Document source:
┏━━
Le livre tire son nom du verbe "shaphat", "juger" au sens de "prendre une décision"...

Le nom du livre

Le livre tire son nom Shophetim du verbe shaphat ''juger '' au sens de '' prendre une décision '' (3,10; 4,4; 10,2.3; 12,7.8.9; 12,11.11; 12.13-14; 15,20; 16,31). Le participe forme le titre shophet '' juge '' (2,16.17.18.19 - jamais ailleurs) qui désigne moins un homme apte à rendre la justice qu'un chef habilité à '' décider '', à conduire les destinées d'un clan, d'une tribu voire d'un ensemble tribal. L'origine du terme est probablement cananéenne, et on le retrouve aussi en Moab (Am 2,3). Le livre présente une succession de douze juges, que l'on répartit traditionnellement en deux groupes.

- Six d'entre eux (Shamgar, Tola, Yaïr, Ibçan, Élôn et Abdôn) n'ont droit qu'à une courte notice, centrée sur une fonction de gouvernement. C'est surtout leur appartenance tribale qui est indiquée (sauf pour Shamgar, pour des raisons que nous dirons plus loin). On les appelle parfois '' petits Juges ''

- Six autres (Otniel, Éhoud, Baraq, Gédéon, Jephté et Samson) font l'objet d'un récit plus développé qui met en scène leurs exploits guerriers, et les circonstances dans lesquelles ils ont sauvé Israël; on les appelle parfois '' grands Juges ''.

Pour autant, cette distinction habituelle entre '' grands '' et '' petits '' juges n'est guère pertinente, puisque Jephté appartient à l'une et l'autre catégories (un long récit, mais inséré parmi les notices), et que, dans la seconde, les récits proviennent de traditions fort diverses. On peut même se demander si Samson est bien un juge, alors qu'il apparaît plus comme héros isolé que comme chef d'un peuple (si ce n'est dans la rédaction finale).

A côté du verbe shaphat, il faut aussi tenir compte d'un autre verbe tout aussi essentiel: yasha' '' sauver '' (3,31 Shamgar; 6,15 Gédéon; 10,1 Tola),, et de son participe moshia' '' sauveur '' (3,9: Otniel; 3,15: Éhoud). Ce double vocabulaire permet de distinguer '' juges '' et '' sauveurs ''; distinction d'autant plus importante que le verbe shaphat est absent de toute l'histoire de Gédéon! Le mélange des deux types de fonction trahit la genèse littéraire complexe du livre.

La formation du livre
En ce domaine, les hypothèses sont diverses, mais nous suivrons volontiers un modèle inspiré de Walter Richter.
┗━━
Liste des enregistrements:
┏━━
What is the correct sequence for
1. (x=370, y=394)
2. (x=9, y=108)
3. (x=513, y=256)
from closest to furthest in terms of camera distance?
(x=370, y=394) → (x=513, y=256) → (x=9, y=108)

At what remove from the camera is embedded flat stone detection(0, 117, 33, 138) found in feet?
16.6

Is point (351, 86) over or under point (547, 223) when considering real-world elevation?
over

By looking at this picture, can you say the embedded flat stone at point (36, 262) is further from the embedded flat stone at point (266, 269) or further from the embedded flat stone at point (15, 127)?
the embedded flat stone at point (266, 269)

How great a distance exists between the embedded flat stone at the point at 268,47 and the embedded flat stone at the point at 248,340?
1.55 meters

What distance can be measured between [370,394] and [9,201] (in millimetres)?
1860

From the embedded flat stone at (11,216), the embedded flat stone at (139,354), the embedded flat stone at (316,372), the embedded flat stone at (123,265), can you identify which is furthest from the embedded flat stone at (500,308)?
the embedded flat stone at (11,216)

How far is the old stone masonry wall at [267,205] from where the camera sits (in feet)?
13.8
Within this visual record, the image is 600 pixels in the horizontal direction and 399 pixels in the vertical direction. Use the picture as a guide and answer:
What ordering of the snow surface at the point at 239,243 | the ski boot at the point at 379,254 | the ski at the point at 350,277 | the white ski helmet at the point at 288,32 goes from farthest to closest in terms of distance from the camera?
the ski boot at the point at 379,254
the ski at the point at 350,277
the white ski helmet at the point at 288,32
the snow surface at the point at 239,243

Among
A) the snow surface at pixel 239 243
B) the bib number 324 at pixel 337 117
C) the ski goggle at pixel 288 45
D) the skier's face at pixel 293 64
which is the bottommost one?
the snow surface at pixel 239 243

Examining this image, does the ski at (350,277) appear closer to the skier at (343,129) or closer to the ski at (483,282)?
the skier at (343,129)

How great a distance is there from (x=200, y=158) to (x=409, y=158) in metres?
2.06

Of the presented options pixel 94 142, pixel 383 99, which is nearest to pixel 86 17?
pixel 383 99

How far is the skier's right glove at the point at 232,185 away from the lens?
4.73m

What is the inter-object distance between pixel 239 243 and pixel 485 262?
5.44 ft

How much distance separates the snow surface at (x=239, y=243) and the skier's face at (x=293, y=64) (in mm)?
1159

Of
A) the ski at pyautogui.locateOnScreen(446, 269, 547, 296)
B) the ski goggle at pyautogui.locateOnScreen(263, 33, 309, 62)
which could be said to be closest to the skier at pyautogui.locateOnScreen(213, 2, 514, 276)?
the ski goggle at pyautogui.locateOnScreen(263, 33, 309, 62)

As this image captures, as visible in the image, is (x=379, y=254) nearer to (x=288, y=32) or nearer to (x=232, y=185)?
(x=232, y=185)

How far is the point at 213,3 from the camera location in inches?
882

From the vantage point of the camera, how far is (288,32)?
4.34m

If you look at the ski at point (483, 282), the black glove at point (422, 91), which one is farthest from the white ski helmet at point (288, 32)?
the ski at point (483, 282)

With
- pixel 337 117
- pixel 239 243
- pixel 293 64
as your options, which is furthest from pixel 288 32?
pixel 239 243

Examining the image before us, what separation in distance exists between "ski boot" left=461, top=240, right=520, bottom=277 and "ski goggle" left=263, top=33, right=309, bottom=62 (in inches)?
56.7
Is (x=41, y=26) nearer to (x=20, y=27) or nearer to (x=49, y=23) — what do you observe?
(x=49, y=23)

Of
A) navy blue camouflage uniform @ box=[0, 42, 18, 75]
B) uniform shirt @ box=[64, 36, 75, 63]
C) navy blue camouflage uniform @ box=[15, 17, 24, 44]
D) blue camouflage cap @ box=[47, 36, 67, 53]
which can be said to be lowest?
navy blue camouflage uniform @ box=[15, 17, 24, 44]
┗━━
Défi 1:
Résumez en deux phrases le texte sur le livre Shophetim.
Défi 2:
Poursuivez le texte sur le livre Shophetim après sa dernière phrase.
Les enregistrements sont sans rapport avec le texte sur le livre Shophetim.

Réponse finale 1:
Le livre tire son nom Shophetim du verbe shaphat, « juger » au sens de « prendre une décision », et le titre shophet y désigne moins un homme apte à rendre la justice qu'un chef habilité à conduire les destinées d'un clan, d'une tribu, voire d'un ensemble tribal. Il présente douze juges, traditionnellement répartis en « petits » et « grands » juges, une distinction guère pertinente, tandis que le verbe yasha' « sauver » et son participe moshia' « sauveur » permettent de distinguer juges et sauveurs, et que le mélange de ces deux fonctions trahit la genèse littéraire complexe du livre.

Réponse finale 2:
- A existé en premier un '' livre des sauveurs '' (Éhoud, Baraq et Gédéon), composé sans doute dans le Royaume d'lsraël au temps du roi Jéhu (841-814). La mort d'Abimélek, à la suite de la malédiction de Yotam, (Jg 9,56) constitue la conclusion de cette première œuvre.

- Ce '' livre des sauveurs '' a connu une première révision sous Josias (640-609) qui transforma des guerres locales en '' guerres de Yhwh '' et fut enrichi de divers éléments.

- Suivent deux rédactions deutéronomistes: la première d'époque exilique, a inclus les cadres narratifs et donné au livre sa structure théologique ; on lui doit aussi la fusion des '' sauveurs '' avec les '' juges '', facilitée par le fait que Jephté ressortissait de l'une et l'autre catégories, ainsi que l'addition du cycle de Samson (devenu juge pour le coup).

-Au retour d'exil, une seconde rédaction deutéronomiste a fait précéder l'ensemble des notices de l'exemple-type d'Otniel, rattaché à Juda par Caleb (3,7-11) et ajouté la notice '' universaliste '' de Shamgar (3,31), qui correspondait à la situation présente vécue par Israël.

Au-delà de cette vue diachronique, le livre en son état final présente la structure suivante :

1,1 – 2,5 : 1e introduction : traditions sur la conquête (indépendantes de Josué)
2,6 – 3,6 : 2e introduction : la thèse théologique du livre (deutéronomiste)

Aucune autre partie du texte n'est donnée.